* _Set problem_
Return every one of the entries below verbatim, reproducing each line without alteration.
==================================================
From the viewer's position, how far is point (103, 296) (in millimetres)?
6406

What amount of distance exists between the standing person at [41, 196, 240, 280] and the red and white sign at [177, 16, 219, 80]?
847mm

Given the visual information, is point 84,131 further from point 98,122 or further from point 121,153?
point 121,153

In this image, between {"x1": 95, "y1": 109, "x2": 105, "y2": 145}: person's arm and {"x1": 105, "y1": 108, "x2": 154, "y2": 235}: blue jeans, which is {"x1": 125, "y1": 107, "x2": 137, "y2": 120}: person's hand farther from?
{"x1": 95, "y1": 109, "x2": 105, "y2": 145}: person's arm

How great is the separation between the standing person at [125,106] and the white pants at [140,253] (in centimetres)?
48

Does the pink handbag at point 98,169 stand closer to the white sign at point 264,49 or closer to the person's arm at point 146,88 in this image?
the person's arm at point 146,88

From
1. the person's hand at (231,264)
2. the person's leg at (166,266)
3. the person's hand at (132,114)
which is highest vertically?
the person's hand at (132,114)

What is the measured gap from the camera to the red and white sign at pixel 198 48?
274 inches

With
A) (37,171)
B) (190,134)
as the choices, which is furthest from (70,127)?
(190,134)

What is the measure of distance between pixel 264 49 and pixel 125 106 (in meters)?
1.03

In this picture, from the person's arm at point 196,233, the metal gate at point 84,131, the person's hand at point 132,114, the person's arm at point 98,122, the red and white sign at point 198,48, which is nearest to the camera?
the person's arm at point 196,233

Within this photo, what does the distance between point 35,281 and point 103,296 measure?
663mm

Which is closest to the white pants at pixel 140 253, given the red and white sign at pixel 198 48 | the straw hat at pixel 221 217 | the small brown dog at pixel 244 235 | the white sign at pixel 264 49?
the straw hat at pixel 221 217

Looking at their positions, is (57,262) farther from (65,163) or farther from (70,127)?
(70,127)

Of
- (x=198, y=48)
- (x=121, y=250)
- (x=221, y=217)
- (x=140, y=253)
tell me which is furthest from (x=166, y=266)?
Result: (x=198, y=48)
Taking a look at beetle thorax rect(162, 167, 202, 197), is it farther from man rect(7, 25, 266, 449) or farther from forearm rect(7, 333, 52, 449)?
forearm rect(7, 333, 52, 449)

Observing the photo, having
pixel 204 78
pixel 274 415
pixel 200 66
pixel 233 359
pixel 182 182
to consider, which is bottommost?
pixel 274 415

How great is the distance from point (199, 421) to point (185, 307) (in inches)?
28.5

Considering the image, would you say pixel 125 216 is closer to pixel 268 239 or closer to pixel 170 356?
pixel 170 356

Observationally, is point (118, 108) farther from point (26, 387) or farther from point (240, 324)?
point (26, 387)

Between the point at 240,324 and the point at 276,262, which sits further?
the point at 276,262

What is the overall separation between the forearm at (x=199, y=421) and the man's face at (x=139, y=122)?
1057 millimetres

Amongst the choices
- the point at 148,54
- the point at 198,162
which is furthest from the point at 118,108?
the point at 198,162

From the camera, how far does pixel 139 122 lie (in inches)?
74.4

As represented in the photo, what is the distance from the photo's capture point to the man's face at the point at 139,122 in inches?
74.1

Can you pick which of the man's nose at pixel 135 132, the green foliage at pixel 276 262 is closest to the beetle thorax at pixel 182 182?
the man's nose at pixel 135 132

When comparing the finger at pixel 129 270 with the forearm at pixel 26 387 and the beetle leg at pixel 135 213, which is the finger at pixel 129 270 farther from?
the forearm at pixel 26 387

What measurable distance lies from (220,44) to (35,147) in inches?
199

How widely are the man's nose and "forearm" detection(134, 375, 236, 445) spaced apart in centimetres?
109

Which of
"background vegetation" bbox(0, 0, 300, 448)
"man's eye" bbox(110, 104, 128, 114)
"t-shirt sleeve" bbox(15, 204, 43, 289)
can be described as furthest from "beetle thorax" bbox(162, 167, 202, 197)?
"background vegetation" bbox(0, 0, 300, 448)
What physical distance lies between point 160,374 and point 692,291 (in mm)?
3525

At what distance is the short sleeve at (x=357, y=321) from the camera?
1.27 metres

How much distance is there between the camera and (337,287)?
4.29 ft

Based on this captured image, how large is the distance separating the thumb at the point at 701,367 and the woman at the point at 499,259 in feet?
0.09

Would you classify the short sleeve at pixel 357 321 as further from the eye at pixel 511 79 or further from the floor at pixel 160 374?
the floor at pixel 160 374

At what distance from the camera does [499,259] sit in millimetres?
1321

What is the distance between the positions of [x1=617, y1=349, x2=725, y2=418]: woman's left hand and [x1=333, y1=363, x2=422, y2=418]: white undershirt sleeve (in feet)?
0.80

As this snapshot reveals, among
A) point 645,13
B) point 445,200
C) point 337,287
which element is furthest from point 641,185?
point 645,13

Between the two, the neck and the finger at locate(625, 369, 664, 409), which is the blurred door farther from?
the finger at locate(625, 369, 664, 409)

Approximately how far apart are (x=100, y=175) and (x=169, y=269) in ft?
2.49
==================================================
* _Task output_
From the viewer's position, how far is point (103, 296) (in millimetres)?
6406

What amount of distance exists between the standing person at [41, 196, 240, 280] and the red and white sign at [177, 16, 219, 80]?
847mm

Given the visual information, is point 84,131 further from point 98,122 or further from point 121,153?
point 121,153

In this image, between {"x1": 95, "y1": 109, "x2": 105, "y2": 145}: person's arm and {"x1": 105, "y1": 108, "x2": 154, "y2": 235}: blue jeans, which is {"x1": 125, "y1": 107, "x2": 137, "y2": 120}: person's hand farther from?
{"x1": 95, "y1": 109, "x2": 105, "y2": 145}: person's arm

How great is the separation between the standing person at [125,106] and the white pants at [140,253] (in centimetres)?
48

Does the pink handbag at point 98,169 stand closer to the white sign at point 264,49 or closer to the person's arm at point 146,88 in this image?
the person's arm at point 146,88

From
1. the person's hand at (231,264)
2. the person's leg at (166,266)
3. the person's hand at (132,114)
which is highest vertically?
the person's hand at (132,114)

What is the measured gap from the camera to the red and white sign at pixel 198 48?
274 inches

With
A) (37,171)
B) (190,134)
as the choices, which is furthest from (70,127)?
(190,134)

What is the measure of distance between pixel 264 49 and pixel 125 106 (in meters)?
1.03

In this picture, from the person's arm at point 196,233, the metal gate at point 84,131, the person's hand at point 132,114, the person's arm at point 98,122, the red and white sign at point 198,48, which is nearest to the camera?
the person's arm at point 196,233

Within this photo, what does the distance between point 35,281 and point 103,296 measure?
663mm

Which is closest to the white pants at pixel 140 253, given the red and white sign at pixel 198 48 | the straw hat at pixel 221 217 | the small brown dog at pixel 244 235 | the white sign at pixel 264 49?
the straw hat at pixel 221 217

Looking at their positions, is (57,262) farther from (65,163) or farther from (70,127)?
(70,127)

Of
- (x=198, y=48)
- (x=121, y=250)
- (x=221, y=217)
- (x=140, y=253)
tell me which is furthest from (x=166, y=266)?
Result: (x=198, y=48)
Taking a look at beetle thorax rect(162, 167, 202, 197), is it farther from man rect(7, 25, 266, 449) or farther from forearm rect(7, 333, 52, 449)?
forearm rect(7, 333, 52, 449)

Observing the photo, having
pixel 204 78
pixel 274 415
pixel 200 66
pixel 233 359
pixel 182 182
to consider, which is bottommost?
pixel 274 415

How great is the distance from point (199, 421) to point (185, 307) (in inches)?
28.5

Considering the image, would you say pixel 125 216 is closer to pixel 268 239 or closer to pixel 170 356?
pixel 170 356

Observationally, is point (118, 108) farther from point (26, 387) or farther from point (240, 324)?
point (26, 387)

Between the point at 240,324 and the point at 276,262, which sits further?
the point at 276,262

What is the overall separation between the forearm at (x=199, y=421) and the man's face at (x=139, y=122)?
1057 millimetres

Amongst the choices
- the point at 148,54
- the point at 198,162
which is furthest from the point at 118,108?
the point at 198,162

From the camera, how far does pixel 139 122 lie (in inches)?
74.4

As represented in the photo, what is the distance from the photo's capture point to the man's face at the point at 139,122 in inches?
74.1

Can you pick which of the man's nose at pixel 135 132, the green foliage at pixel 276 262 is closest to the beetle thorax at pixel 182 182?
the man's nose at pixel 135 132

When comparing the finger at pixel 129 270 with the forearm at pixel 26 387 and the beetle leg at pixel 135 213, which is the finger at pixel 129 270 farther from?
the forearm at pixel 26 387

What measurable distance lies from (220,44) to (35,147) in inches?
199

How widely are the man's nose and "forearm" detection(134, 375, 236, 445) spaced apart in centimetres?
109

Which of
"background vegetation" bbox(0, 0, 300, 448)
"man's eye" bbox(110, 104, 128, 114)
"t-shirt sleeve" bbox(15, 204, 43, 289)
can be described as furthest from "beetle thorax" bbox(162, 167, 202, 197)?
"background vegetation" bbox(0, 0, 300, 448)
What physical distance lies between point 160,374 and point 692,291 (in mm)?
3525

At what distance is the short sleeve at (x=357, y=321) from the camera?
1.27 metres

How much distance is there between the camera and (337,287)?
4.29 ft

Based on this captured image, how large is the distance separating the thumb at the point at 701,367 and the woman at the point at 499,259 in feet?
0.09

Would you classify the short sleeve at pixel 357 321 as further from the eye at pixel 511 79 or further from the floor at pixel 160 374?
the floor at pixel 160 374

At what distance from the camera does [499,259] sit in millimetres?
1321

What is the distance between the positions of [x1=617, y1=349, x2=725, y2=418]: woman's left hand and [x1=333, y1=363, x2=422, y2=418]: white undershirt sleeve (in feet)?
0.80

As this snapshot reveals, among
A) point 645,13
B) point 445,200
C) point 337,287
which element is furthest from point 641,185?
point 645,13

Between the two, the neck and the finger at locate(625, 369, 664, 409), which is the blurred door farther from?
the finger at locate(625, 369, 664, 409)

Approximately how far apart are (x=100, y=175) and (x=169, y=269) in ft?
2.49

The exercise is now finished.